▶ **Aim of the exercise**:
Every line of the records below that holds the word "higher" belongs in the answer.

(Extracted data entries)
========================
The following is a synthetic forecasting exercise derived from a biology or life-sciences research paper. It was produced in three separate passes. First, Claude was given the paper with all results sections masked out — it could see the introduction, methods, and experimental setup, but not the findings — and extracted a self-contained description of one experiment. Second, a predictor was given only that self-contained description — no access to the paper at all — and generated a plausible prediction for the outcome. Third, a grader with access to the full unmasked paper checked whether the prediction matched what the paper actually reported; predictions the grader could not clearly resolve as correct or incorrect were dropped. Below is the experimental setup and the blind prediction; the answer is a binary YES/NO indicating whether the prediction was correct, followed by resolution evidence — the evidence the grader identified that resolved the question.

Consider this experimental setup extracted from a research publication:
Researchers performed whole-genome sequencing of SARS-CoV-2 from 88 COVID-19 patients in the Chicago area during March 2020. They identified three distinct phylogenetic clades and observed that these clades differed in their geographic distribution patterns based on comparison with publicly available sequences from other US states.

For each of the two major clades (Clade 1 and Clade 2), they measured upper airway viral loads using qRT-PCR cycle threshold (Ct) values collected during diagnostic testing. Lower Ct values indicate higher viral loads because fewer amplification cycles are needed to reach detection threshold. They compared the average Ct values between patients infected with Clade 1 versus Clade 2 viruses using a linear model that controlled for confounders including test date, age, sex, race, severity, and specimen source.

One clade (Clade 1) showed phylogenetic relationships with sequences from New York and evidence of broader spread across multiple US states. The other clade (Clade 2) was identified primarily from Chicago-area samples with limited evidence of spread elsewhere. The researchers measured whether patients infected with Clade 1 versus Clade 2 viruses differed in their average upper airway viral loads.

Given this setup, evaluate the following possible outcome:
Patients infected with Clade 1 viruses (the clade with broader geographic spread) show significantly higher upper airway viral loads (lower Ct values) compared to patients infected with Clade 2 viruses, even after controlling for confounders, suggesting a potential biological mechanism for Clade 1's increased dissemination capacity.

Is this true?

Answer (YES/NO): YES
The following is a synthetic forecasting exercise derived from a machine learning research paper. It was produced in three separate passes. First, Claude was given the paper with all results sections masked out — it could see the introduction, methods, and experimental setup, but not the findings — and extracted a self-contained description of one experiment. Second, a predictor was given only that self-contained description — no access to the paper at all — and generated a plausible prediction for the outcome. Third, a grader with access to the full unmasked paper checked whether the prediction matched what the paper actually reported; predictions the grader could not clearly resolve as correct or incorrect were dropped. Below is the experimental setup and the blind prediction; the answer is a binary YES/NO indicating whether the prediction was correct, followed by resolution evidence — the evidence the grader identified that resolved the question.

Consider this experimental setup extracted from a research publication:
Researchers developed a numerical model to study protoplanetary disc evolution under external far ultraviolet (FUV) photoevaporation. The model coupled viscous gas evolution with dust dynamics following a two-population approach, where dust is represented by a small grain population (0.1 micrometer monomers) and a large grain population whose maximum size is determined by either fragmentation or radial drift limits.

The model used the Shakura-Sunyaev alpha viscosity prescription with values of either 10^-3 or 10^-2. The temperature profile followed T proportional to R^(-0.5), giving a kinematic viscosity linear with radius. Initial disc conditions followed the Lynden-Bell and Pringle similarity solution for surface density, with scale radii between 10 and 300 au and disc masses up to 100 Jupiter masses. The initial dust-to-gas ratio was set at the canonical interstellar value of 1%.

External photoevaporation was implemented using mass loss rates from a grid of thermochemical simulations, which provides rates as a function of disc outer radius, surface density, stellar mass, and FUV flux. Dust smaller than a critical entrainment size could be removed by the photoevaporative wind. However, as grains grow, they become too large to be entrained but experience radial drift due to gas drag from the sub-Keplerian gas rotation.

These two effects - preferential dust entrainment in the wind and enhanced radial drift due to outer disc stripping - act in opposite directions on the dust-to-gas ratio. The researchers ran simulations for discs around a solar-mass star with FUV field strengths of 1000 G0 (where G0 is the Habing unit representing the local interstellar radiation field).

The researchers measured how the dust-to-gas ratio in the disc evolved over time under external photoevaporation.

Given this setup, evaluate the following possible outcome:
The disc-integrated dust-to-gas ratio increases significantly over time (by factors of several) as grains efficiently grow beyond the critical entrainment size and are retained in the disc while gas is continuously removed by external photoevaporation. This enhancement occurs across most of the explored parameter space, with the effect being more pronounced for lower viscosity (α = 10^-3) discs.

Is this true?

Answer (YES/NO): NO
========================
▶ **Exercise response**:
For each of the two major clades (Clade 1 and Clade 2), they measured upper airway viral loads using qRT-PCR cycle threshold (Ct) values collected during diagnostic testing. Lower Ct values indicate higher viral loads because fewer amplification cycles are needed to reach detection threshold. They compared the average Ct values between patients infected with Clade 1 versus Clade 2 viruses using a linear model that controlled for confounders including test date, age, sex, race, severity, and specimen source.
Patients infected with Clade 1 viruses (the clade with broader geographic spread) show significantly higher upper airway viral loads (lower Ct values) compared to patients infected with Clade 2 viruses, even after controlling for confounders, suggesting a potential biological mechanism for Clade 1's increased dissemination capacity.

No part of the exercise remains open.